*** EXCERPTED DATA ***

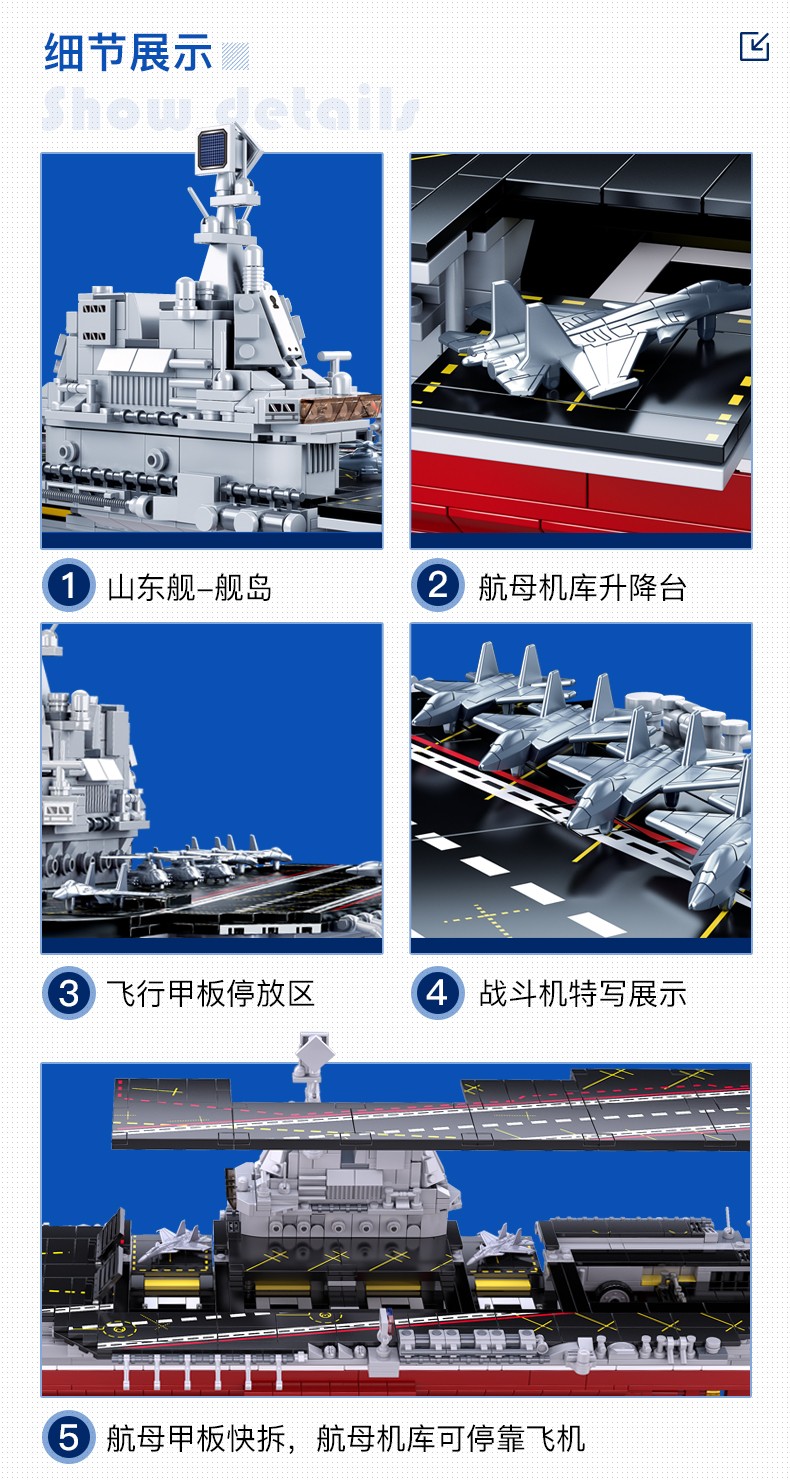 细节展示
Show details

1 山东舰–舰岛

2 航母机库升降台

3 飞行甲板停放区

4 战斗机特写展示

5 航母甲板快拆，航母机库可停靠飞机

*** End of EXCERPTED DATA ***

### TASK OBJECTIVE
This task calls for an exact copy of the data above, without pictures.

### EXERCISE RESULT
 细节展示
Show details

1 山东舰–舰岛

2 航母机库升降台

3 飞行甲板停放区

4 战斗机特写展示

5 航母甲板快拆，航母机库可停靠飞机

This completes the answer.